AN APPLIQUÉ THANGKA DEPICTING RATNASAMBHAVA, TIBET 17TH/18TH CENTURY
PROPERTY FROM AN EAST COAST COLLECTION
AN APPLIQUÉ THANGKA DEPICTING RATNASAMBHAVA
TIBET 17TH/18TH CENTURY
31 ½ by 26 in. (80 by 66 cm)
the Buddha in gold seated in dhyanasana, his face showing a benign expression with eyes tilted down in meditation, an urna at the center of the forehead, wearing a brocaded sanghati decorated with auspicious symbols, the long fingers of the right hand extend in the characteristic gesture of generosity, seated atop a blue petal lotus throne supported with lions and draped with a throne cloth depicting a vishvavajra, surrounded by an aureole of blue and gold and floral halo, all set in a blue landscape decorated with large blossoms, mountain peaks and ducks in a pond
Himalayan Art Resources item no. 13723.
The making of appliqué images called gos sku or "fabric images" consisted of using various pieces of cut silk embroidery sewn together to create an image rendered in the style and format of a thangka painting. By using a sampling of fabrics "resembling collage", appliqué images reveal a highly stylized and more abstracted form than that of a traditional thangka painting. (P. Pal, Himalayas: An Aesthetic Adventure, Chicago, 2003, p 252.)

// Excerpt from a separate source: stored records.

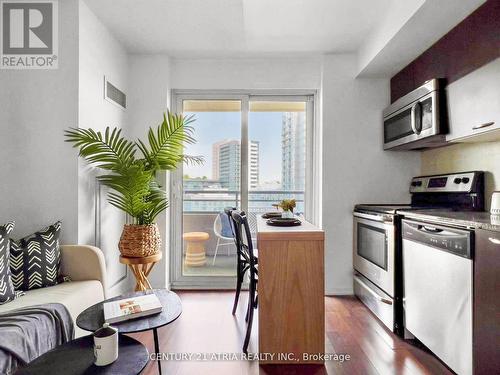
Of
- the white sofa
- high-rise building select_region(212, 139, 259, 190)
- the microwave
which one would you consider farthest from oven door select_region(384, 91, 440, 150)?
the white sofa

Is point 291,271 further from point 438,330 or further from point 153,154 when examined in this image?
point 153,154

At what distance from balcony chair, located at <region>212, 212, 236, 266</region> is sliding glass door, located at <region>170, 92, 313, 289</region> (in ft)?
0.04

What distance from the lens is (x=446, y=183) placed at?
2602 mm

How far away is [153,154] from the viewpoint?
2787 millimetres

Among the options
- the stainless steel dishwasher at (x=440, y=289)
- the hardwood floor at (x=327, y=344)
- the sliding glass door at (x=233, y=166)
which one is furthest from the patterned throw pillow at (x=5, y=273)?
the stainless steel dishwasher at (x=440, y=289)

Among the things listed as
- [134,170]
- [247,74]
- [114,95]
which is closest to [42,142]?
[134,170]

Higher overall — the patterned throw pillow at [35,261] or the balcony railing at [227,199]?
the balcony railing at [227,199]

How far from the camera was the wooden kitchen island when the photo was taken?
1.95m

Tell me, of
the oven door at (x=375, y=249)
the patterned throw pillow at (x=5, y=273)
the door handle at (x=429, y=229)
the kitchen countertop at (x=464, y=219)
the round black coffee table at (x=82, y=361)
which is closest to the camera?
the round black coffee table at (x=82, y=361)

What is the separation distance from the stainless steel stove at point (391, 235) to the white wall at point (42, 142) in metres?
2.43

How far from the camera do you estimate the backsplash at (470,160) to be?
221 centimetres

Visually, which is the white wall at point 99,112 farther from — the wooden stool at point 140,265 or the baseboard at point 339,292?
the baseboard at point 339,292

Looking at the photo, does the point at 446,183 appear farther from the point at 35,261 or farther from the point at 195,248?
the point at 35,261

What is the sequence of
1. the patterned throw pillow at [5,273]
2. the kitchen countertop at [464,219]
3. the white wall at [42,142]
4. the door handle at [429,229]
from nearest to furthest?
the kitchen countertop at [464,219], the patterned throw pillow at [5,273], the door handle at [429,229], the white wall at [42,142]
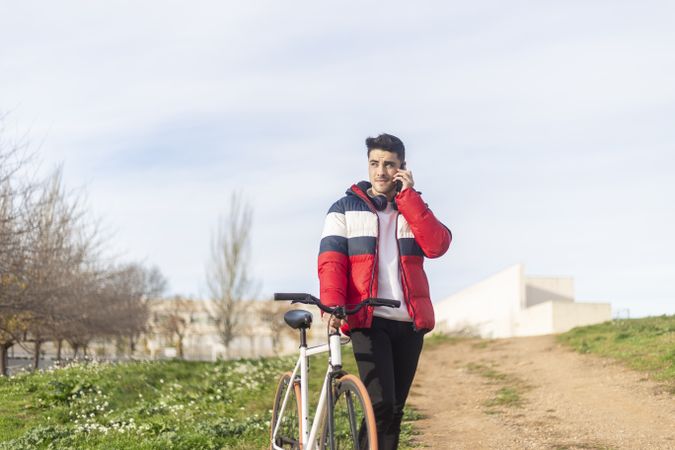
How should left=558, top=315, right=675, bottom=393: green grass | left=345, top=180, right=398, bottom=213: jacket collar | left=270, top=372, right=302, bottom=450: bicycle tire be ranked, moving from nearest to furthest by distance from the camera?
left=345, top=180, right=398, bottom=213: jacket collar, left=270, top=372, right=302, bottom=450: bicycle tire, left=558, top=315, right=675, bottom=393: green grass

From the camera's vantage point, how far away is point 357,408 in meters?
4.84

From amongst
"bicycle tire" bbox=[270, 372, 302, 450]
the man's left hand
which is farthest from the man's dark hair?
"bicycle tire" bbox=[270, 372, 302, 450]

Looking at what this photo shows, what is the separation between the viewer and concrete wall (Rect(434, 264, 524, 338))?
40.3 metres

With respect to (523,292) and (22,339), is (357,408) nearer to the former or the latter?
(22,339)

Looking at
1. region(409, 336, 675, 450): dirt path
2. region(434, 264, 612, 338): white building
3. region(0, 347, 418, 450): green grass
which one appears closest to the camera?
region(409, 336, 675, 450): dirt path

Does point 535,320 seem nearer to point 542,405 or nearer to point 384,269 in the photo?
point 542,405

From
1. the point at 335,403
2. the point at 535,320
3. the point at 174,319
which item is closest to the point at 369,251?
the point at 335,403

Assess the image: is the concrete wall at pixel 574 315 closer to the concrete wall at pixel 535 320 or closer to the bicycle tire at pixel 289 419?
the concrete wall at pixel 535 320

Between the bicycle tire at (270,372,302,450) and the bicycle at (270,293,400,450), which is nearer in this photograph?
the bicycle at (270,293,400,450)

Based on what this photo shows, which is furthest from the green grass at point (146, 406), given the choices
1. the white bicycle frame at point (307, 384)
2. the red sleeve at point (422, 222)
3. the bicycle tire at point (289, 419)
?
the red sleeve at point (422, 222)

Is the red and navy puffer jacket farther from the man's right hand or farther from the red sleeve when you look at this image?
the man's right hand

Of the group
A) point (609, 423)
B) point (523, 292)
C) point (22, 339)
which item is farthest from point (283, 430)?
point (523, 292)

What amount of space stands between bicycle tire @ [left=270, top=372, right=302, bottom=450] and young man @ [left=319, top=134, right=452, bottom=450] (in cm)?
68

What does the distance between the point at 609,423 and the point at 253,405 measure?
4878mm
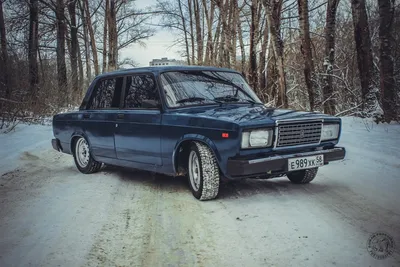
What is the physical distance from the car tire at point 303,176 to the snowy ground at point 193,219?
0.39 feet

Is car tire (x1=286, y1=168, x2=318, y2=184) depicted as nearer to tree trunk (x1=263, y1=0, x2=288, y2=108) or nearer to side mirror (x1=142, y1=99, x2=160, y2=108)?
side mirror (x1=142, y1=99, x2=160, y2=108)

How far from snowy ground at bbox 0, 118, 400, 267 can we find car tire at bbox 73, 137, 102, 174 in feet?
1.09

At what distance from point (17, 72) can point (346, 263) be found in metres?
11.3

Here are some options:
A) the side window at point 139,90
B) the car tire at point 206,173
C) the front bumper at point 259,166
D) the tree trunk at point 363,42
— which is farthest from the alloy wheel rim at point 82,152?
the tree trunk at point 363,42

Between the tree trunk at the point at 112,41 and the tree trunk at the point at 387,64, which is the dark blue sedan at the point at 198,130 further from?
the tree trunk at the point at 112,41

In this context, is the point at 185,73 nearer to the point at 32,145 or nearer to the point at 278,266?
the point at 278,266

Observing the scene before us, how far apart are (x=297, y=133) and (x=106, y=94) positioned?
10.6 feet

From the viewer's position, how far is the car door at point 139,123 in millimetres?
5020

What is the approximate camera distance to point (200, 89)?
5.11 m

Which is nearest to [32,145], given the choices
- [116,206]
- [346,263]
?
[116,206]

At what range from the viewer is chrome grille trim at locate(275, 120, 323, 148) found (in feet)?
14.1

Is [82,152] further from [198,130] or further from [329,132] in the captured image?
[329,132]

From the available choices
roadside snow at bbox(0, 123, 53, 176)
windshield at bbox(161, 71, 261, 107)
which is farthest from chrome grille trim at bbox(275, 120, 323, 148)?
roadside snow at bbox(0, 123, 53, 176)

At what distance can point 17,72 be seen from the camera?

Here, the Buddha of enrichment and equanimity, Ratnasambhava glows from the gold silk sheen of the fabric. He wears a sanghati made from damask with gold patterns, highlighting the contrast between the smoothness of his skin and the texture of his robes. The sapphire blue of the background accents the golds, while the red earthen clay and sage colors of the decorative details and borders soften the overall palette of the appliqué.
A like example representing the Buddha Shakyamuni in the collection of Navin Kumar, shows strong resemblance to the present work — in the color palette, textiles and format — and may have come from the same set, see P. Pal, 2003, pl. 166. The Five Tatagathas were typically portrayed in sets which often included the Buddha Shakyamuni.